Though it never occurs on Groundhog Day, it often looks like the movie “Groundhog Day.”

No, not mass shootings or the president’s penchant for stirring the pot with Twitter storms.

Closer to home, we refer to the inevitable looming feud over the 2018-’19 Fiscal Year budget.

Many may not recall the showdowns during the past three years that took state government to the brink of a shutdown.

But we do, and as pathetic and costly as the special sessions it took to reach an agreement on those budgets were, everyone should recall them.

Days before this year’s regular legislative session began, legislative leaders said they believed the state would have a balanced budget before the 60-day session expires.
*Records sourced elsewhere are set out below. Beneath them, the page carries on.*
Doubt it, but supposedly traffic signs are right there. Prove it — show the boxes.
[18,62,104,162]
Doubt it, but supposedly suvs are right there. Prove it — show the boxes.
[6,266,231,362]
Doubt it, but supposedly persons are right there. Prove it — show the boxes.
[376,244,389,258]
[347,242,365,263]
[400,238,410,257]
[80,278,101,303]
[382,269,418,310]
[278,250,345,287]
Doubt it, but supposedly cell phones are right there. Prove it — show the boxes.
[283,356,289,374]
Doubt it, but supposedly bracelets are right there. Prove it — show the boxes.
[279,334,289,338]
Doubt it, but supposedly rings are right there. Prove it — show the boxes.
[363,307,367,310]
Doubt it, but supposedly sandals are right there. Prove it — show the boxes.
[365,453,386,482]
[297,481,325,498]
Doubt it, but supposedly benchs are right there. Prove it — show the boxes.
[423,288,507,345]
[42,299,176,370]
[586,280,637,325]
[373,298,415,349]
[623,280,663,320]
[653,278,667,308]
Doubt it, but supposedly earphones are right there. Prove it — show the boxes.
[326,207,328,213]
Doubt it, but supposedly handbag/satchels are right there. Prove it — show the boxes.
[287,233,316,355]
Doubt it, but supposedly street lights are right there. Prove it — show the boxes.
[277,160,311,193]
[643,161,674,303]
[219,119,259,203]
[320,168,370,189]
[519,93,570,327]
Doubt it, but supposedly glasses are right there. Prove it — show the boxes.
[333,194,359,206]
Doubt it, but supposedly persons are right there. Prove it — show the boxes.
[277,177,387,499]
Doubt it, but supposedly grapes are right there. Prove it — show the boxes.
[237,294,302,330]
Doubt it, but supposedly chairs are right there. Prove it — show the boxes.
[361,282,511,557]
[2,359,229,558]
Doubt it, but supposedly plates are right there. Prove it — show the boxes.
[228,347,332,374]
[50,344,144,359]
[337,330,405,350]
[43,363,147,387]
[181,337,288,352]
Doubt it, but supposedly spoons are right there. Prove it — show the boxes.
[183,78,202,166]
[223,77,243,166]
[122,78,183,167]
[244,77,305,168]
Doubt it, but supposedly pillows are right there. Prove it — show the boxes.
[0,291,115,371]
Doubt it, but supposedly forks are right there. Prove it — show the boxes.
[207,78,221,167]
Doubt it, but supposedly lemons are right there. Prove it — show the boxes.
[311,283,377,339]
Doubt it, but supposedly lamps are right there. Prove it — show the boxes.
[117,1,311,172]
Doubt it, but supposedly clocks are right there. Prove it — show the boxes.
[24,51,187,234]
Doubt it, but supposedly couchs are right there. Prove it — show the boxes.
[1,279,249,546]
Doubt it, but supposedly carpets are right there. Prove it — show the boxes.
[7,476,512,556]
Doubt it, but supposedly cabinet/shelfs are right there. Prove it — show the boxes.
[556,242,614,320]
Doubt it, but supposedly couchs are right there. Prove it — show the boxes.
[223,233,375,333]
This morning marked the 46th day of the regular session, and we suspect the Legislature’s attention is on other matters beside the budget.

For instance, those thousands of teachers rallying for better pay, which is going to put any plans for a balanced budget in a dilemma.

As noted, over the last three years, budget talks have gone into special sessions and nearly extended into the summer.

And they didn’t come cheap — last year’s process following the regular session cost $700,000.

It’s common knowledge that adopting a balanced state budget is the most important job of the Legislature.

Yet, invariably lawmakers and governors resort to infighting and an inability to compromise rather than put the state’s interest ahead of their own.

Obviously, both major parties in the Legislature aim to accomplish particular goals and there will be disputes.

Legislators must also first review and help determine scores of agencies’ budgets during the 60-day regular session.

But throughout this fiscal year, as the revenue numbers came in, it was apparent that any budget shortfall would be manageable.

Lawmakers, at least, did not start this session fighting about how to fill a huge hole in the budget.

One would have thought this fiscal year was going to end in a good place and thereby not consume as much of our legislators’ time.

That said, adopting a state budget for the coming fiscal year should be easier, and it’s still possible it will be on the governor’s desk March 11.

However, we’re skeptical, at best. January’s revenue report was bleak, while income for the first seven months of this fiscal year has been below estimates on which the budget is based.

No, the projected budget deficit this year will look nothing like last fiscal year’s nearly $500 million hole.

But costly special sessions to end looming budget battles are getting old and repetitious.